AutoScientists changes the game by creating a decentralized “team” of AI agents. Rather than relying on a central planner, these digital scientists look at the shared data and self-organize into specialized groups around the most exciting hypotheses. Before they spend valuable computer processing power on an experiment, they ruthlessly critique each other’s proposals. Crucially, they keep a collective log of both their successes and failures, ensuring the entire system avoids redundant work.

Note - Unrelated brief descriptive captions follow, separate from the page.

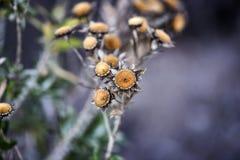 干金币雏菊花在庭院里,秋天季节,兰扎 库存图片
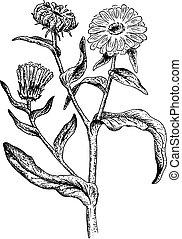 Calendula. Vector illustration.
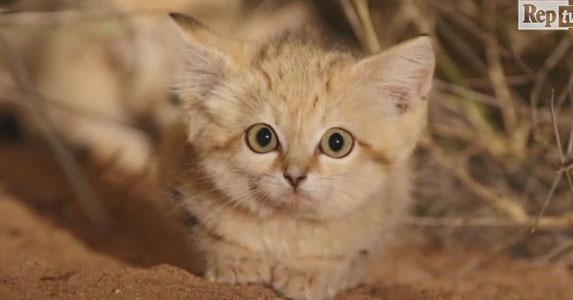 macet e shkretetires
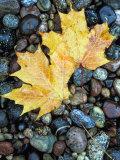 Maple Leaves on Pebble Beach  Lake Superior  Pictured Rocks National Lakeshore  Michigan  USA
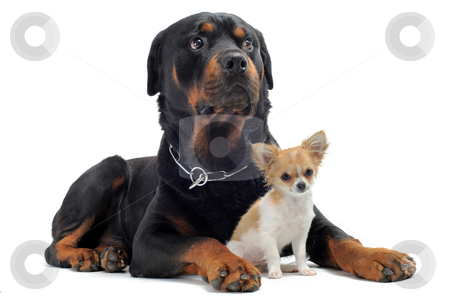 Rottweiler and puppy chihuahua stock photo, portrait of a purebred rottweiler and puppy chihuahua in front of white background by Bonzami Emmanuelle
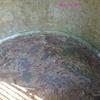 Mosaïques gallo romaines dans le parc de la Garenne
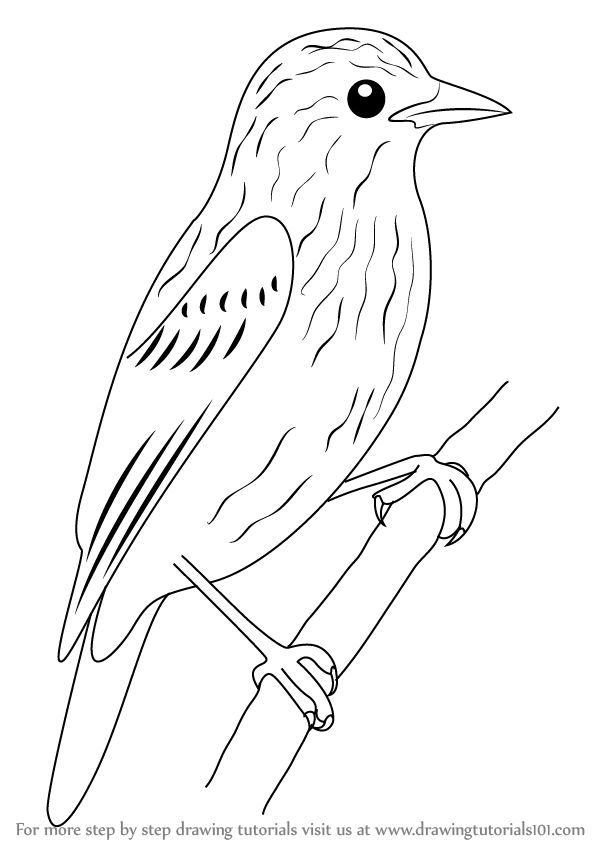 how to draw a pigeon step by step learn how to draw xenops birds step by step drawing pigeon a how to step by draw step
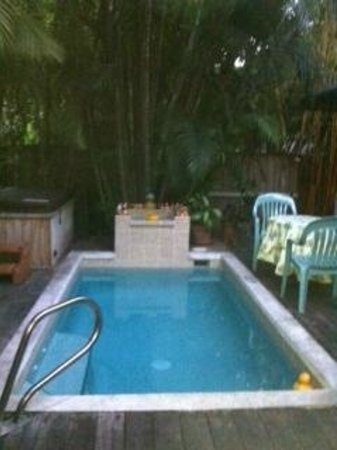 Knowles House B&B: Pool and Sauna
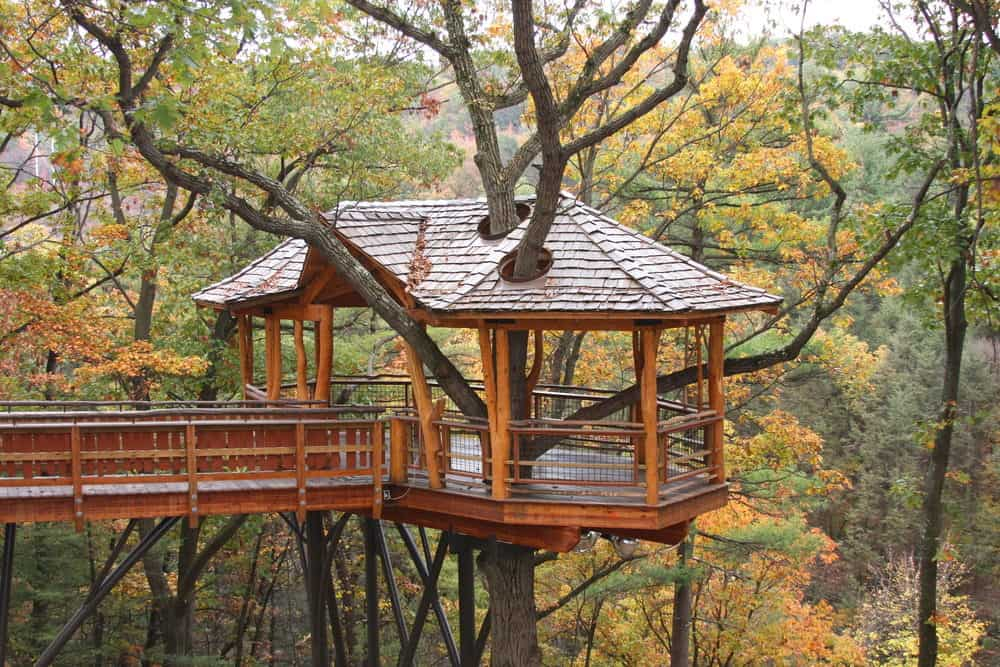 Crazy high treehouse in gazebo style with skywalk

Scientific research proceeds through iterative cycles of hypothesis generation, experiment design, execution, and revision, often requiring researchers to explore multiple competing directions as evidence accumulates and priorities shift. LLM agents can automate parts of this process, but existing agents either concentrate reasoning within a single research thread or coordinate through a central planner with fixed objectives. As a result, they struggle to sustain parallel exploration across research directions or reorganize as promising and unproductive directions emerge over time.
We introduce AutoScientists, a decentralized team of AI agents for long-running computational scientific experimentation. Rather than following decisions from a central orchestrator, agents independently interpret a shared experimental state, self-organize into teams around research directions, critique and filter proposals with a discussion phase before committing experimental compute, and exchange both successful and failed findings across teams to avoid redundant exploration.
Under matched experimental budgets, AutoScientists outperforms prior agentic systems across biomedical machine learning, language-model training optimization, and protein fitness prediction. On BioML-Bench, spanning biomedical imaging, protein engineering, single-cell omics, and drug discovery, AutoScientists achieves a mean leaderboard percentile of 74.4% across 24 tasks, improving over the strongest prior biomedical agent by +8.33%. On GPT training optimization, AutoScientists reaches a target validation bits-per-byte 1.9× faster than autoresearch and continues discovering improvements from a stronger starting champion where the single-agent approach finds none (7 vs. 0 accepted improvements). On ProteinGym fitness prediction, AutoScientists discovers a method for ACE2–Spike binding that improves over the current state-of-the-art model by +12.5% Spearman correlation. Applied without modification to all 217 ProteinGym assays, the same method improves over the prior state of the art by +6.5% in Spearman correlation.